[WHAT YOU SHOULD DO] Reproduce the records from the line containing "What order would" through the end, swapping every "nearest" for "closest" and leaving everything else unchanged.

--- SUPPLIED MATERIAL ---

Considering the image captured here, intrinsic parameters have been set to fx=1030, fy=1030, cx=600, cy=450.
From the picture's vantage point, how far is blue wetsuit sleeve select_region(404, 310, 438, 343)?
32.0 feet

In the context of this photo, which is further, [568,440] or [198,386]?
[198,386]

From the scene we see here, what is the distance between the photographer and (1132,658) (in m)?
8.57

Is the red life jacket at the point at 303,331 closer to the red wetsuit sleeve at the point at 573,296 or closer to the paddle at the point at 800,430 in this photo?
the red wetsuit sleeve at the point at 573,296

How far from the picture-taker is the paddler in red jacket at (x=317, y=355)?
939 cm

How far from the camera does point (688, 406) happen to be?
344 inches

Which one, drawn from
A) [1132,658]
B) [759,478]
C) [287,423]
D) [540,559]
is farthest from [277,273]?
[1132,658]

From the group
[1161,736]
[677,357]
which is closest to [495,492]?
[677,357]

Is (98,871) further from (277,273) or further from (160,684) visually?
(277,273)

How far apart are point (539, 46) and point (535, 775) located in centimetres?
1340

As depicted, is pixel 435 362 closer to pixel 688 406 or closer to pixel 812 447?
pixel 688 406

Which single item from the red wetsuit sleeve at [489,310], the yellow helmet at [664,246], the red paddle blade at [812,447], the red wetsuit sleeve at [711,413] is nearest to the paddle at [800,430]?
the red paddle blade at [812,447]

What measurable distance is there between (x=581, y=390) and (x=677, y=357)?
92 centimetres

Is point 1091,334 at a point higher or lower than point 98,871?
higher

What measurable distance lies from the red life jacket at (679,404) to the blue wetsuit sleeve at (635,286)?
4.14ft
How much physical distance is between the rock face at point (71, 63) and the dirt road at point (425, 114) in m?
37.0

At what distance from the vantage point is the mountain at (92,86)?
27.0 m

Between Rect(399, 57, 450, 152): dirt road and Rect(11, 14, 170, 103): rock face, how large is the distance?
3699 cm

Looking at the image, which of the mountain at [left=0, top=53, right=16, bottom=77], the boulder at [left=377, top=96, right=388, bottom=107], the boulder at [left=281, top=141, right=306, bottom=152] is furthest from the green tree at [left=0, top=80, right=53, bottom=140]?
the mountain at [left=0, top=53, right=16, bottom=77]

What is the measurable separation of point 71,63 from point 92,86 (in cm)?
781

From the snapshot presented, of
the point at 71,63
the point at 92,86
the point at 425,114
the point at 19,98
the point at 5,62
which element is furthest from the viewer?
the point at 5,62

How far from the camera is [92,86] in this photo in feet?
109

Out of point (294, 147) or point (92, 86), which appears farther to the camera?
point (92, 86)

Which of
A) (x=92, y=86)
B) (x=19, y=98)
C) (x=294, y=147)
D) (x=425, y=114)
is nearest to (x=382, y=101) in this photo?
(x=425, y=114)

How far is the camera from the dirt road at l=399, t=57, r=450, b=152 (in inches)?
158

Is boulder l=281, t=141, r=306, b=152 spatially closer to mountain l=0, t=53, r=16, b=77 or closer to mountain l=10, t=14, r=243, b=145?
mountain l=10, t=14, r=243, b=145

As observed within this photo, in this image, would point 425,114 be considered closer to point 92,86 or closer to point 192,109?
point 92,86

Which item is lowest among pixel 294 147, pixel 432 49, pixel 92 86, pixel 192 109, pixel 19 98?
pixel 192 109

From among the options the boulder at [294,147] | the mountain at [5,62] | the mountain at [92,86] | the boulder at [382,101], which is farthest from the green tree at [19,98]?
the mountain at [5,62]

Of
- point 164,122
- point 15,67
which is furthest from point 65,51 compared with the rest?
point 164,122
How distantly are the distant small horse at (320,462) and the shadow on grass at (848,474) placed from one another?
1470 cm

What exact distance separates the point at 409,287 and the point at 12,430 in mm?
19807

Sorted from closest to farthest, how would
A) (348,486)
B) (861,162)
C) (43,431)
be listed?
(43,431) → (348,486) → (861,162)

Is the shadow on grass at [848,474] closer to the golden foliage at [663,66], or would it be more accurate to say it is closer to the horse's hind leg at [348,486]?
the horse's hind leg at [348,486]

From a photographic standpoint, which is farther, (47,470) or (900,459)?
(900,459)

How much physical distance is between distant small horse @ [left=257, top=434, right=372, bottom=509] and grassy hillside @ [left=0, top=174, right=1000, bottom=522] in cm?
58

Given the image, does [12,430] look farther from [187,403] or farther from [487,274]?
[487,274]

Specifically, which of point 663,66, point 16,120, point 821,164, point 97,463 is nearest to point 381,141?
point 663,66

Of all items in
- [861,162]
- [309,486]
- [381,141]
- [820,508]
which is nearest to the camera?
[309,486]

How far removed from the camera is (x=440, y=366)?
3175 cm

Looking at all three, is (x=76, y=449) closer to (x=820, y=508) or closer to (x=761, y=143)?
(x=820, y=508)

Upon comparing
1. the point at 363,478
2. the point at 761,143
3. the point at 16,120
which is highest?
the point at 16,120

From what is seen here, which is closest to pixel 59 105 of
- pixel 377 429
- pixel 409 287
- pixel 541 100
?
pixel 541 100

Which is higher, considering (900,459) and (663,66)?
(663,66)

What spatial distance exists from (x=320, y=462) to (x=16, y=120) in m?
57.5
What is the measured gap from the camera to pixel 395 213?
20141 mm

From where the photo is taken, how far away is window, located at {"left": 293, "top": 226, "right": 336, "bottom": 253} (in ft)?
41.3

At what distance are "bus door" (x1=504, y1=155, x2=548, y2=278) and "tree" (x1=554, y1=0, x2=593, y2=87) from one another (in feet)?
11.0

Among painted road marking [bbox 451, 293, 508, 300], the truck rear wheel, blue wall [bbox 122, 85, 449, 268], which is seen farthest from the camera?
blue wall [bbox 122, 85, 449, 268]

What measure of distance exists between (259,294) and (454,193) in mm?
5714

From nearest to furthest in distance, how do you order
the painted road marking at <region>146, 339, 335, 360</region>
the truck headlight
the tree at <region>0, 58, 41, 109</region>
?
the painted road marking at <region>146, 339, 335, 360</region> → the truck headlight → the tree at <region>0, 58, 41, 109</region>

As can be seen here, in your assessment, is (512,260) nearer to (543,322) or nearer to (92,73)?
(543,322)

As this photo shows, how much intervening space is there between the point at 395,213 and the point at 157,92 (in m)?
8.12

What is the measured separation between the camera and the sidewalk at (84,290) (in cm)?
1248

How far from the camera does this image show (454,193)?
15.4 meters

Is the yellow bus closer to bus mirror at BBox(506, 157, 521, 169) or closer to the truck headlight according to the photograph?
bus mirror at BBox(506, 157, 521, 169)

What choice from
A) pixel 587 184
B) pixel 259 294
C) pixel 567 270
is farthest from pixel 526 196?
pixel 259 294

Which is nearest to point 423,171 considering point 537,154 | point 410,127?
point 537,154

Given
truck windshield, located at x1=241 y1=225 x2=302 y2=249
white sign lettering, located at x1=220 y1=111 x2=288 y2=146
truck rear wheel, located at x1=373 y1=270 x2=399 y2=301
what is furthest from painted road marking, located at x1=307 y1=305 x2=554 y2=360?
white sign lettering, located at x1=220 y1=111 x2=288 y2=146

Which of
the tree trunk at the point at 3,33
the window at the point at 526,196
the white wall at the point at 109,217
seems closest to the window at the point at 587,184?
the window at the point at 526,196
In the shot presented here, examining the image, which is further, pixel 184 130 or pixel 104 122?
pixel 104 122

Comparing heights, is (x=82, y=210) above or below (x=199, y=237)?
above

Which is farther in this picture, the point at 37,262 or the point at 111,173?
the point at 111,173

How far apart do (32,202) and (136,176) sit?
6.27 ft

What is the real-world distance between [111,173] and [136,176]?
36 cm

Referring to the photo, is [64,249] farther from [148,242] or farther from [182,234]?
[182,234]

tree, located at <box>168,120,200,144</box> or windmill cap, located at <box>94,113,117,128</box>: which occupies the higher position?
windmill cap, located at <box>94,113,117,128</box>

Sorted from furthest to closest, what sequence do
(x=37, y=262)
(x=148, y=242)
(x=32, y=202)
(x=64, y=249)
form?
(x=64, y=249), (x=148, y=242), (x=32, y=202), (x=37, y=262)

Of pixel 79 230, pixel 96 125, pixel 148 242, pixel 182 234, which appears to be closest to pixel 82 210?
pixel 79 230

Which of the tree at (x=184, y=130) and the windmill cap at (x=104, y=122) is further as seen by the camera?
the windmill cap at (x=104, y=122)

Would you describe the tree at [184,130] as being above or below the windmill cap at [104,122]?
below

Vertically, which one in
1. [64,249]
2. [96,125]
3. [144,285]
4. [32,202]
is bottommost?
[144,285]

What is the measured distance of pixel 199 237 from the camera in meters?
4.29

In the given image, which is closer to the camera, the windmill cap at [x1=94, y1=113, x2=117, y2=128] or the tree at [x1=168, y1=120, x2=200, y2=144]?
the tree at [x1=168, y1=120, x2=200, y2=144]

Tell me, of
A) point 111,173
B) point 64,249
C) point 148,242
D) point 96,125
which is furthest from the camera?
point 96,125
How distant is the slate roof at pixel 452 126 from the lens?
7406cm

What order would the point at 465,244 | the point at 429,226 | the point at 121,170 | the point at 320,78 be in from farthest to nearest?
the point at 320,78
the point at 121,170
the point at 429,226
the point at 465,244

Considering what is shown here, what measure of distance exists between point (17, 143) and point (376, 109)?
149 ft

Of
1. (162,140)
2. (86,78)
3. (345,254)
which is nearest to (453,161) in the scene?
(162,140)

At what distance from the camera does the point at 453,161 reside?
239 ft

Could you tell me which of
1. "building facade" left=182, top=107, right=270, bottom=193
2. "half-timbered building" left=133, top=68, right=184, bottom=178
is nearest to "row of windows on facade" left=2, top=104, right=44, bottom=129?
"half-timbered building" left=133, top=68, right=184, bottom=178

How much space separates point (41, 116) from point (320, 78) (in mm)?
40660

---

[TASK RESULT]
What order would the point at 465,244 | the point at 429,226 | the point at 121,170 | the point at 320,78 be in from farthest to closest?
the point at 320,78
the point at 121,170
the point at 429,226
the point at 465,244

Considering what is shown here, what measure of distance exists between point (17, 143) and point (376, 109)?
149 ft

Of
1. (162,140)
2. (86,78)
3. (345,254)
which is closest to (453,161) in the scene?
(162,140)

At what distance from the camera does the point at 453,161 reside?
239 ft

Could you tell me which of
1. "building facade" left=182, top=107, right=270, bottom=193
2. "half-timbered building" left=133, top=68, right=184, bottom=178
is closest to "row of windows on facade" left=2, top=104, right=44, bottom=129?
"half-timbered building" left=133, top=68, right=184, bottom=178

How much space separates point (41, 116) from point (320, 78) (in mm)?
40660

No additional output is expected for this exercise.